(Given task A):
Name each form of assisted adaptation that the text on native species describes.

(Quoted text):
## BEGIN

Native species are the little things that make up an ecosystem (the big thing). While it may not look like fewer mice or bats or damselflies or newts or bull kelp or oak trees or barberry bushes are going to make a difference, every lessening of the health, diversity, and biomass in the food web weakens the ecosystem.
Or, to put it another way, natives are the ecological basis upon which life depends. Take native trees:
“Without them and the insects that co-evolved with them, local birds cannot survive. For example, research by the entomologist Doug Tallamy has shown that native oak trees support over 500 species of caterpillars whereas ginkgos, a commonly planted landscape tree from Asia, host only 5 species of caterpillars. When it takes over 6,000 caterpillars to raise one brood of chickadees, that is a significant difference.”13
But aren’t we screwing things up faster than native species can adapt?
Yes. And this is why we need to be not only returning natives as fast as possible but also working with neighbors to the north and south on assisted adaptation/migration of natives. Assisted adaptation means moving native species north or up in elevation, as the case may be, to where their climate needs are matched by changing temperatures and water availability. Depending on the ecosystems involved, this can look like assisted population migration where we move populations to new locations within historical species range, assisted range expansion where we move populations to suitable areas just beyond the historical range in a way that facilitates and mimics natural dispersal, and assisted species migration that moves populations to locations beyond those accessible by natural means.14 It’s about survival, and without natives — a lot of them, living in healthy ecosystems — the whole structure flies apart, damaged beyond repair.
This is also why ecosystems need legal rights and recognition. Multiple countries have already instituted legal rights for ecosystems.15 If Toldeo can do this16, 17, maybe SF can, too. If CA can finally, finally stand up to Nestlé’s long-term theft of the commons18, maybe SF can stand up for our ecosystems, too.
So who is responsible for making this happen?
We all are. We elected you. Here’s what you need to do:
- Give the biosphere legal recognition and rights in the City and County of SF.
- Aggressively pursue grant programs to fund regional adaptation work.
- Use taxes, fees, and steep fines to pay for ecosystem upkeep.
- Increase the number of required trees and plantings per new construction project, and make them all natives.
- Create neighborhood baseline tree counts, with increased number goals over time.
- Increase the pool of tree, creek, beach, park, and ecosystem ambassadors and give some powers of wardens (like in Belfast).
- Plant and maintain buffer ecosystems of native seagrass meadows on the bay side and seaweeds on the ocean sides.

## END

(Record excerpts):
## BEGIN

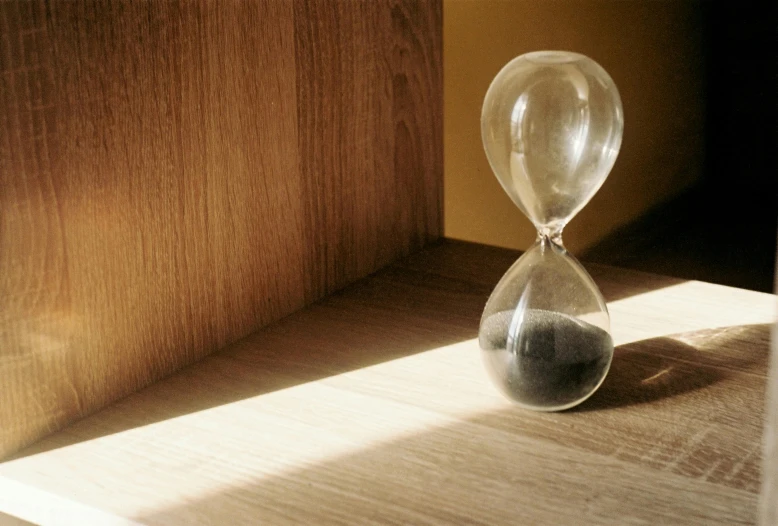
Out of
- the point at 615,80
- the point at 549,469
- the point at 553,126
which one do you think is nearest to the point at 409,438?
the point at 549,469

## END

(Given task B):
Write out the spatial records again, omitting the pictures and substituting "closest" for "nearest" throughout. Leave everything else unchanged.

(Exercise response A):
- Assisted population migration
- Assisted range expansion
- Assisted species migration

(Exercise response B):
Out of
- the point at 615,80
- the point at 549,469
- the point at 553,126
which one do you think is closest to the point at 409,438?
the point at 549,469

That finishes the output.